Badiucao, 34, is a prolific and outspoken activist that some have called ‘China’s Banksy’. In a phone interview with Pelican from Melbourne, Badiucao said that “it’s very serious for the head of a Confucius Institute to keep their word, particularly because it was no casual conversation—it was said during a live-program broadcast.

 

He believes that “her words have weight,” and that “since Ms.

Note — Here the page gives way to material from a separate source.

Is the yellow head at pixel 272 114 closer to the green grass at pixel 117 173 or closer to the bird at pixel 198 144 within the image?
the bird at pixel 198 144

Ying said we’re all welcome, it’s something I want to push.”

 

“However, I’m not naïve,” he added. “If I don’t push [the issue] in a public forum and through my letter, the CI may not follow through […] they might try to avoid sensitive and topics like this.”

 

In the open letter to UWA and UWA’s Confucius Institute he mentions, entitled “Host events to memorize Tiananmen Massacre in Uni of Western Australia” it states that “we welcome Jiang Ying’s agreement to host events about the Tiananmen Massacre.” “We like to help to organize and participate in the events and we believe it will help to ensure the nature of the events is objective and balanced.”  Co-signed by fellow activists, academics, and survivors of Tiananmen Square, the letter also notes that the Tiananmen Square Massacre is “one of the most censored topics in China,” and “the knowledge of the movement […] is crucial to understand China’s modern political and social development.”

 

Indeed, the force used against pro-democracy protestors in Tiananmen Square on June 4, 1989, remains the most delicate and taboo subject in China today. It is reported that many Chinese citizens still know little of the events that transpired three decades ago, due to the Communist Party’s (CCP) continual censorship.

 

The CCP is also affiliated with the thirteen separate Confucius Institutes located across Australia, established to develop cross-cultural ties and academic cooperation. They have faced scrutiny over their funding programs and potential to exert ‘soft power’ (although no evidence has been found yet to substantiate these claims).

 

All eyes will be on UWA and the UWA-based Confucius Institute to see whether or not they decide to acknowledge the open letter. As it stands, Badiucao states that “UWA’s ignorance reveals [its] attitudes.” “I’ve been mentioning UWA on Twitter every day. They must have seen it.”

 

UWA’s record on discussing culturally-sensitive issues has been murky; in the past, it has struggled to navigate the interests of its Chinese students, who comprise an estimated 25.3% of its total international student population. In 2018, the UWA Student Guild controversially passed a motion to acknowledge “the negative impact that hosting the Dalai Lama at the university may have on the UWA Chinese student community”—a move that was criticised as “cowardly” by leading academics. (Similar sentiments were echoed again by the academic community last month, after the University of New South Wales removed social media posts calling for China to safeguard the human rights of Hong Kong protestors.)

 

UWA’s reticence would evince the palpable interdependence and the extent of the ‘academic cooperation’ that exists between it and China.

However, an explicit commitment to host events and guests that do not conform to CCP agenda, particularly at the Confucius Institute, would put its stance on China to the test. Nevertheless, it would also allow students to experience a more nuanced discussion of culturally significant topics. And with the Morrison government launching a parliamentary inquiry into foreign interference in Australian universities this week, a response would also be a positive step to clarify both the Institute and UWA’s commitment to free speech and academic debate.

 

Badiucao believes that “the university has a responsibility to address public inquiries and proposals in time.”

 

“We’ve waited a week, but I’m not giving up.”